▸ Text block:

Now, I have not given up on the existence of soul, nor have I decided that mind is of greater valency than any of the ancient or traditional notions of soul, regardless of what my contemporary world might view as correct and dogma, at least in one or another cultural variations on its pseudo-scientific understanding of its science. We must remember that what psychologists refer to as mind is not more tangible than this thing soul, which can still be understood as transcendent and absolutely irreducible, as I believe it is. The mind is not more empirically verifiable just because psychology has hegemony over philosophy or religion in American culture.  But all psychology began as philosophy of mind, and most philosophical inquiry had an inception or parallel rise along with theology.

Mind is certainly void of any tactility as is also the human soul–and I reassert herein the tangibility of both mind and soul irrespective of either having no tactility. Tactility, we must remember, is not the sole verifier of the real. I am not going to play ping-pong between the idea of soul and the idea of mind. It is important to note that neither soul nor mind can be touched in the way a body can be, or a rock, or any thing that has this ability to be known through the senses; but then neither does freedom nor love have this tactility, although both are tangible and have their effects that we feel, as we say, language sometimes limited in how it expresses experience, limited in how it expresses our emotions, our thoughts, our perceptions, the extensions of these in one or another of the others, each mutually reciprocal in human experience.

Mind has not been located by psychologists any more than soul has been by theologians. Once more, each is tangible, yes; yet, both are non-tactile. This is crucial. Tangibility is not dependent on tactility, and we do know things without the evidence that phenomenology could bear, and apart from epistemological investigation. We can experience each of them, though. Nonetheless, mind has come to surpass soul in believability. The former has virtually universal acceptance; the latter a great deal of hesitation in accepting the idea, or varying degrees of incredulity in any discussion of its existence.

The French resolve the mind/soul distinction in one term, a clustered idea of a soul-mind/mind-soul contingency. The French say l’ame (circumflex over the ‘a’) for both. In this way, the French language has framed them as contingent entities, mutual, if not interchangeable. There is duality present in the French; there is dichotomy, if we understand dichotomy as bi-relational yet separate, or with some divergence. How is it that we have to insist on a hierarchy for two things that should not have been a dichotomy to begin with; we do have in English a dichotomy where the French understand duality.

[Records]
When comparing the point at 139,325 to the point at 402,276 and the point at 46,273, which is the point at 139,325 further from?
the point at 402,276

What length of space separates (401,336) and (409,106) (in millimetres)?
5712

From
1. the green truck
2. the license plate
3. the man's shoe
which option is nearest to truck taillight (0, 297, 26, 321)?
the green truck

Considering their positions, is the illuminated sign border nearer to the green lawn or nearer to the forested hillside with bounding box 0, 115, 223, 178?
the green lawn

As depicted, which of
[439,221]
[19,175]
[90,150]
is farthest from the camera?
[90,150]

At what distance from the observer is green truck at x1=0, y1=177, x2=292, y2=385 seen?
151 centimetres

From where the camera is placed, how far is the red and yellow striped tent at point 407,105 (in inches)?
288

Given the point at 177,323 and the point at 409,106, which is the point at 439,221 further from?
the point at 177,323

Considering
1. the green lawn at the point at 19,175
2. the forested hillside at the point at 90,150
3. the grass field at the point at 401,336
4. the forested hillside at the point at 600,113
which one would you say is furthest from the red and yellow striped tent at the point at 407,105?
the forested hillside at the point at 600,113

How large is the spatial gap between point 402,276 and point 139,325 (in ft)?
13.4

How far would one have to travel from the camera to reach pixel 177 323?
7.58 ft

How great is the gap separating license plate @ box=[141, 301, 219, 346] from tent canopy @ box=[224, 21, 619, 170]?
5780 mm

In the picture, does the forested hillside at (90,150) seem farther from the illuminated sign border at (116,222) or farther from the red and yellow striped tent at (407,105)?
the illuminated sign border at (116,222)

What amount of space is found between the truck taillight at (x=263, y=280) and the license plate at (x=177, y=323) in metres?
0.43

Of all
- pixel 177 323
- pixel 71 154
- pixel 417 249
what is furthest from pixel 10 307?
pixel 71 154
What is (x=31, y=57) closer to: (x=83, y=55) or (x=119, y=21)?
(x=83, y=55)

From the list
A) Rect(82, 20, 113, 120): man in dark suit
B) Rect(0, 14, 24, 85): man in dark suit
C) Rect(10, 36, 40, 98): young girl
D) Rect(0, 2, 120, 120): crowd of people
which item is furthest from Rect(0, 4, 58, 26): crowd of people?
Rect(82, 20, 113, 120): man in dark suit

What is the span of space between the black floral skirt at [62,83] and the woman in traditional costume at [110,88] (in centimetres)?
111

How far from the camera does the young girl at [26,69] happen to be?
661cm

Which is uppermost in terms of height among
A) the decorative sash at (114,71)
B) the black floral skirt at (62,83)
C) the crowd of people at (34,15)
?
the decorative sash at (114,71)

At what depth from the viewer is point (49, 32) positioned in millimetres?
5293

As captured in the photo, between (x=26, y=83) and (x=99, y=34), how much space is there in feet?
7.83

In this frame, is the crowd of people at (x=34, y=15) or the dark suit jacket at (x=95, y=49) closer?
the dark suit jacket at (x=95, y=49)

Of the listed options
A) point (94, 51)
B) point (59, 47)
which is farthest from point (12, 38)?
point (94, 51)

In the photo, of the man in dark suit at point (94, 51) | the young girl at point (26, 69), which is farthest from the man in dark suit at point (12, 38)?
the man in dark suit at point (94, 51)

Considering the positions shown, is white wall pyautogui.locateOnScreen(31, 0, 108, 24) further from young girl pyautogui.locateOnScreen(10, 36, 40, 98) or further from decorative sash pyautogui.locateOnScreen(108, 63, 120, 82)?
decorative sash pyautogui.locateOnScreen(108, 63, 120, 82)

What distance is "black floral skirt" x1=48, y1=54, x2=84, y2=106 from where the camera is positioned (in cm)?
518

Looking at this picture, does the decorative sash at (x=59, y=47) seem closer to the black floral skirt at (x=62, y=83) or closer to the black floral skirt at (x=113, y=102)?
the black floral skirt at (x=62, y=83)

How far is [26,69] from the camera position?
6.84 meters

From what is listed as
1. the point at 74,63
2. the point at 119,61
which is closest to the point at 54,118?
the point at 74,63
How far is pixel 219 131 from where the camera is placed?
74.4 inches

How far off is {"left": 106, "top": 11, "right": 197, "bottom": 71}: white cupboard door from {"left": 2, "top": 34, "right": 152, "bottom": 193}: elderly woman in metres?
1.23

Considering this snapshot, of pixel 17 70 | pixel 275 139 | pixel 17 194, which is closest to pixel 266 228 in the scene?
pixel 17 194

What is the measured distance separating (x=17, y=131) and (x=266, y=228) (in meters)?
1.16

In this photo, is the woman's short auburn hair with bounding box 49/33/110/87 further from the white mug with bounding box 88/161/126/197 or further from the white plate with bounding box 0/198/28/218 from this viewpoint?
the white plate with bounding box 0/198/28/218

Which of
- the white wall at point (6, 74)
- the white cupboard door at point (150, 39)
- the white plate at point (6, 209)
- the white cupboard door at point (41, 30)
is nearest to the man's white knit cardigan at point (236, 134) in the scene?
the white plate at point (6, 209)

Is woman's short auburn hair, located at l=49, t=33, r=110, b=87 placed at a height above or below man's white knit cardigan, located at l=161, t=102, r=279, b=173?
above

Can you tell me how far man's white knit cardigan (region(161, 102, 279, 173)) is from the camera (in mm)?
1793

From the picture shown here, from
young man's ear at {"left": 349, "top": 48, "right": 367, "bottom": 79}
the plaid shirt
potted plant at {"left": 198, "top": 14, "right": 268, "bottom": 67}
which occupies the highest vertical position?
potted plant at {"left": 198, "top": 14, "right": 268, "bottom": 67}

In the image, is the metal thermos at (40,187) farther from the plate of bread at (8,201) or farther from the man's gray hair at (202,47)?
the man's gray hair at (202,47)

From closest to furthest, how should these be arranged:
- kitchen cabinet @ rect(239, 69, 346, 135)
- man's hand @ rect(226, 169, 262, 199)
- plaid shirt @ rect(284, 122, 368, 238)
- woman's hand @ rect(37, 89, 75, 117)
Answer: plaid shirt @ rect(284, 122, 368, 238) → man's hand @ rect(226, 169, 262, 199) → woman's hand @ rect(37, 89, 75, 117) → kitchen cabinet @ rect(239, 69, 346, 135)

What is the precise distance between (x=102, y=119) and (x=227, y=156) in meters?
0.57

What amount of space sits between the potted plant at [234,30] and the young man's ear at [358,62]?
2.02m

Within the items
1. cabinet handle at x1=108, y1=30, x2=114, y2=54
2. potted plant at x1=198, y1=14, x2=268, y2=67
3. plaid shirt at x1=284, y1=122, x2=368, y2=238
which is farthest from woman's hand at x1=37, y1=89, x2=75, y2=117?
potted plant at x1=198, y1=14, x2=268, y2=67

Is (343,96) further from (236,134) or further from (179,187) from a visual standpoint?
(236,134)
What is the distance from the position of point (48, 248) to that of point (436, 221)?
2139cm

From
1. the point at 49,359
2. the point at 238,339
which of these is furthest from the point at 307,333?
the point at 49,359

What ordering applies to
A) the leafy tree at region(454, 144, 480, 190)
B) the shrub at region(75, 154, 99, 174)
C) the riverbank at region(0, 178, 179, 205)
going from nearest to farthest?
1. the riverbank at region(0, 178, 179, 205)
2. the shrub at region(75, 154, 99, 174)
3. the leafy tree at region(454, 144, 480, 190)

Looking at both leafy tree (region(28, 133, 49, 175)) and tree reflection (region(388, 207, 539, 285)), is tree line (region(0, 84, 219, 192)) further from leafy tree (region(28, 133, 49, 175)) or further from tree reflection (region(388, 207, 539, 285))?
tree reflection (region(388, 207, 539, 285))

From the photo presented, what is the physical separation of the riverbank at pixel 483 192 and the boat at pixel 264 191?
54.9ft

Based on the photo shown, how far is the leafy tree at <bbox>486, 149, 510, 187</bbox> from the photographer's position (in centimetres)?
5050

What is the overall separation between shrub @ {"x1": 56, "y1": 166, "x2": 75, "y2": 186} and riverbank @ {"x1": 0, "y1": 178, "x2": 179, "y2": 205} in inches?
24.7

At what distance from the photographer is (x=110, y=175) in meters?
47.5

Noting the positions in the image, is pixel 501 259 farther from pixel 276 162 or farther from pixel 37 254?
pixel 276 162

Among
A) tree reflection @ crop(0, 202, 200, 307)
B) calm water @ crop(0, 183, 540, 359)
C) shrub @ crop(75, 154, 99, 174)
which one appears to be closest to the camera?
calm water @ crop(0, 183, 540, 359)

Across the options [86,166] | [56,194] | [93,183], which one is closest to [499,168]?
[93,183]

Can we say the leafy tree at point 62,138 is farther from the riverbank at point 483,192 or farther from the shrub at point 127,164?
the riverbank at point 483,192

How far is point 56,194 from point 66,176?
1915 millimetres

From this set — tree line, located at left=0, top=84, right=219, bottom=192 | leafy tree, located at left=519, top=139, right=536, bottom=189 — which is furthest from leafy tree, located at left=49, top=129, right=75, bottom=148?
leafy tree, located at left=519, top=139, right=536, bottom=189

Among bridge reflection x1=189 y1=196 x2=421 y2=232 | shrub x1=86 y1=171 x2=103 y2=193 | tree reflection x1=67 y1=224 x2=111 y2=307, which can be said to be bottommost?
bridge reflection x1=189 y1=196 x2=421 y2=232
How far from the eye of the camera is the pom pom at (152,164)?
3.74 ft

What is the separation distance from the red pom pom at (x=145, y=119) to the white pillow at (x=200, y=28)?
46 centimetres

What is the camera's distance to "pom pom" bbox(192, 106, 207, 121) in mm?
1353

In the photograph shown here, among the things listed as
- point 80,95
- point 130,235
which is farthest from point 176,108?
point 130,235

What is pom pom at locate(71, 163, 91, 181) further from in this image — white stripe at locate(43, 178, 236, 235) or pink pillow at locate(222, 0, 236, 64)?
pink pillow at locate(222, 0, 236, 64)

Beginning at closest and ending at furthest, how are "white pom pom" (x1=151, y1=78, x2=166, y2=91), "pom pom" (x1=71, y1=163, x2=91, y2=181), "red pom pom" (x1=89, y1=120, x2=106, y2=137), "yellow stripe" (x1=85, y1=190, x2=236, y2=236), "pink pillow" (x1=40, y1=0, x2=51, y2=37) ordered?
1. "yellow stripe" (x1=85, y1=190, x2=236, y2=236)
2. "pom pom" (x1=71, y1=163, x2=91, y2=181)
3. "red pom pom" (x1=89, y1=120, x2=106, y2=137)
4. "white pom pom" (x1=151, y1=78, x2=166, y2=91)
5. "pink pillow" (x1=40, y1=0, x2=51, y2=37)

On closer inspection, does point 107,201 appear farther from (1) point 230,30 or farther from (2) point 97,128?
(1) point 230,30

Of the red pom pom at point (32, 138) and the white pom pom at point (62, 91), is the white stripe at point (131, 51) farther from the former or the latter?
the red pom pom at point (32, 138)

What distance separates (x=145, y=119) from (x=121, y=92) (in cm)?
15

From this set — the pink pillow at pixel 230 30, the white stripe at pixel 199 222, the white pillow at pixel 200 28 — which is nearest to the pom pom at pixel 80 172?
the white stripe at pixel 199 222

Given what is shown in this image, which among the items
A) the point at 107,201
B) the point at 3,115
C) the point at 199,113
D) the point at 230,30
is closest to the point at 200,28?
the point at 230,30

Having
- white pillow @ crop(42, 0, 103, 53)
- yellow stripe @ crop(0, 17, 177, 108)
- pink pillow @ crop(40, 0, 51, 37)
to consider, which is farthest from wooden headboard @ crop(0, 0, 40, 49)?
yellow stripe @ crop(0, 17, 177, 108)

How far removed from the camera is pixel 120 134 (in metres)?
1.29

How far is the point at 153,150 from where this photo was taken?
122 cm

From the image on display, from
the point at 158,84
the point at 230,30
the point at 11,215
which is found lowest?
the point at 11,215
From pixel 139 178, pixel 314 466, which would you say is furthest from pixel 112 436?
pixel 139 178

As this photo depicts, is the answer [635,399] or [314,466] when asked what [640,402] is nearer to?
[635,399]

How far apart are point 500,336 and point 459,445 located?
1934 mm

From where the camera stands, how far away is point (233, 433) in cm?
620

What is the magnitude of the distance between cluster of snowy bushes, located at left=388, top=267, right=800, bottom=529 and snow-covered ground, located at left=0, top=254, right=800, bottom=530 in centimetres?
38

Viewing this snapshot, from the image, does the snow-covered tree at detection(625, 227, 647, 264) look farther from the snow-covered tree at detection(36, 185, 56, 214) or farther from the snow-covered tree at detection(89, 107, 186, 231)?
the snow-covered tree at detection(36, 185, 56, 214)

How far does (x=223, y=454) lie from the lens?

▸ Tasks:
#1 Duplicate the portion of the passage on mind and soul between "The French resolve" and "French understand duality.", inclusive.
#2 Express the rows between the line holding "From the image on display, from" and the final line of the rows, inclusive, as a numbered list. Omit blank lines.

▸ Responses to the tasks:
#1
The French resolve the mind/soul distinction in one term, a clustered idea of a soul-mind/mind-soul contingency. The French say l’ame (circumflex over the ‘a’) for both. In this way, the French language has framed them as contingent entities, mutual, if not interchangeable. There is duality present in the French; there is dichotomy, if we understand dichotomy as bi-relational yet separate, or with some divergence. How is it that we have to insist on a hierarchy for two things that should not have been a dichotomy to begin with; we do have in English a dichotomy where the French understand duality.

#2
1. From the image on display, from
2. the point at 158,84
3. the point at 230,30
4. the point at 11,215
5. which is found lowest?
6. the point at 11,215
7. From pixel 139 178, pixel 314 466, which would you say is furthest from pixel 112 436?
8. pixel 139 178
9. As this photo depicts, is the answer [635,399] or [314,466] when asked what [640,402] is nearer to?
10. [635,399]
11. How far apart are point 500,336 and point 459,445 located?
12. 1934 mm
13. From where the camera stands, how far away is point (233, 433) in cm?
14. 620
15. What is the magnitude of the distance between cluster of snowy bushes, located at left=388, top=267, right=800, bottom=529 and snow-covered ground, located at left=0, top=254, right=800, bottom=530 in centimetres?
16. 38
17. Viewing this snapshot, from the image, does the snow-covered tree at detection(625, 227, 647, 264) look farther from the snow-covered tree at detection(36, 185, 56, 214) or farther from the snow-covered tree at detection(89, 107, 186, 231)?
18. the snow-covered tree at detection(36, 185, 56, 214)
19. How far does (x=223, y=454) lie from the lens?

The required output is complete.